This week the major Western powers are considering military response to the chemical attacks in Syria.
Presumably, our military cyber offensive initiatives have already infiltrated key networks in the region with sleeper agents – malware silently residing on computers collecting intelligence and quietly feeding back information on the regime’s communications. The official term for this is Computer Network Exploitation (CNE). These agents would have Command & Control capability whereby we are able to remotely distribute and trigger disruptive payloads to sabotage and destabilise an enemy’s systems. In addition, PRISM-style hacking could provide considerable advantages from intercepting the communications of adversaries, particularly if agents drill-down below the metadata.
One characteristic of cyber warfare is attribution – the difficulty of identifying the attacker. I have previously posted about the probability of cyber warfare here.
In addition to harvesting communication data, cyber weapons could disrupt or destroy communications systems. A Syrian army without proper communications is a much reduced threat to the Syrian population. We don’t know our military’s cyber capability such as whether there are weapons in the cyber arsenal which can disrupt an enemy’s missile launch or guidance systems. We have already seen the power of Stuxnet in curtailing Iran’s nuclear capability. We’ve also seen what Barnaby Jack could do with an ATM – if he lived longer, just imagine what he could have done with a missile system. If Mr Jack had figured out how to kill a man through his pacemaker from 30 paces, think of what he could have done to an enemy’s battle tank.
Years ago, I served in the military in a low-tech age, before the invention of the PC. We were conscripted for a year or two after High school, and trained for an African guerrilla war – boots, a rifle and sweat.
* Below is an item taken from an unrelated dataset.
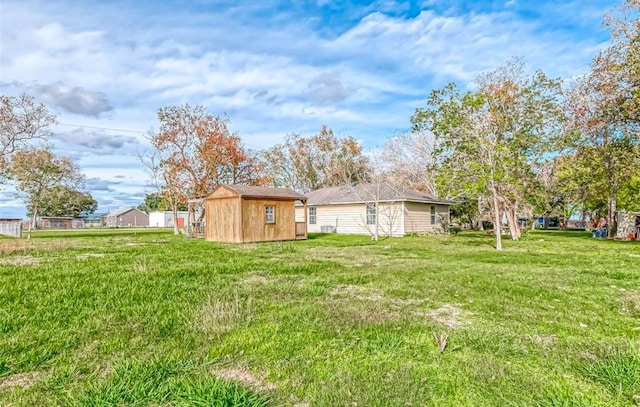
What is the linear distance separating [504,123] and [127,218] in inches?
2473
A generation later, my nephew served in Iraq as a US Marine, in a more high-tech age where boots, rifle and sweat were augmented by night-vision goggles and precision missiles.
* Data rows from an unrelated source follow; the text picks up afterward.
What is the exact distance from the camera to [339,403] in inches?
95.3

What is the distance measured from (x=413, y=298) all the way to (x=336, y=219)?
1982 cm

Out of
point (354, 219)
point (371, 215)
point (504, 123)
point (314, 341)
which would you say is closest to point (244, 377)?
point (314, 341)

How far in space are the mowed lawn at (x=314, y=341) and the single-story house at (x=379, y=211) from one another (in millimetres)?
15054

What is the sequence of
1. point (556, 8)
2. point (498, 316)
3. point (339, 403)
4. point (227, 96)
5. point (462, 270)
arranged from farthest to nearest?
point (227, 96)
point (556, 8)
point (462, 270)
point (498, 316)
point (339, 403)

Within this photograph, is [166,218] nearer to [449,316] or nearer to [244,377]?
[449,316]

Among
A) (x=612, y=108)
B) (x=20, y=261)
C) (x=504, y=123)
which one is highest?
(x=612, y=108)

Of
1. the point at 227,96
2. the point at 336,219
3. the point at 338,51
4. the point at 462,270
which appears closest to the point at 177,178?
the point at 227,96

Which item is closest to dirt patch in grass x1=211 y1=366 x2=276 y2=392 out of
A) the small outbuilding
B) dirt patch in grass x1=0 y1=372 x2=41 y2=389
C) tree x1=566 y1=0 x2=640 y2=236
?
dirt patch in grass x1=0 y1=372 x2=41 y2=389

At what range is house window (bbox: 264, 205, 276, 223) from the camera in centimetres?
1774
In a later arena in Afghanistan, high-tech battle reached new levels with remote drones isolating and protecting pilots thousands of miles from harm. Today we are equipped with sophisticated cyber capabilities isolating their operators even further from danger. It is a low risk weapon with huge potential disruptive capability, at a low casualty rate.
The arms race of the cold war, measured in terms of the number of nuclear warheads contained in Inter-Continental Ballistic Missiles (ICBMs), has been replaced by a cyber war of malware, botnets, DDoS, RATs, and Stuxnet-type hardware manipulation. As was evidenced during WWII, active combat will rapidly increase the pace of cyber warfare innovation and technology advancements.
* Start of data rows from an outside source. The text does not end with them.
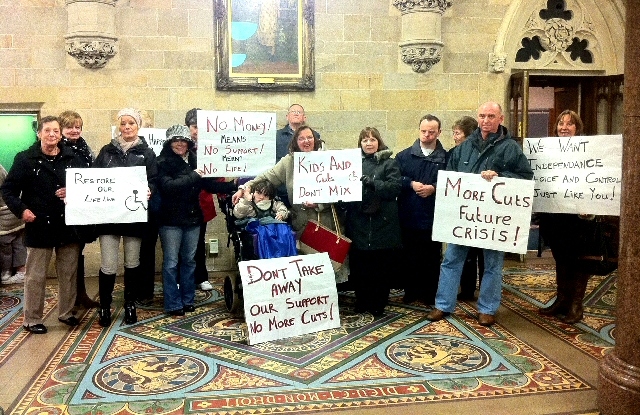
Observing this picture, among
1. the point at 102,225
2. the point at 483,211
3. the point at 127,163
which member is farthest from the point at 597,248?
the point at 102,225

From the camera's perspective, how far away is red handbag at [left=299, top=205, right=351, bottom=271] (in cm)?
452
Cyber will become an increasingly important component of warfare over the coming decades. During the past few years, there has been much discussion on cyber warfare implications, attribution, legal issues, retaliation scenarios. Many of these theoretical issues are about to meet hard cold reality, as active cyber actions are commenced against Syria.
It is time to test our current cyber offensive capabilities and make use of cyber’s clean, low risk elements, to disrupt Assad’s regime and save lives in the Syrian arena.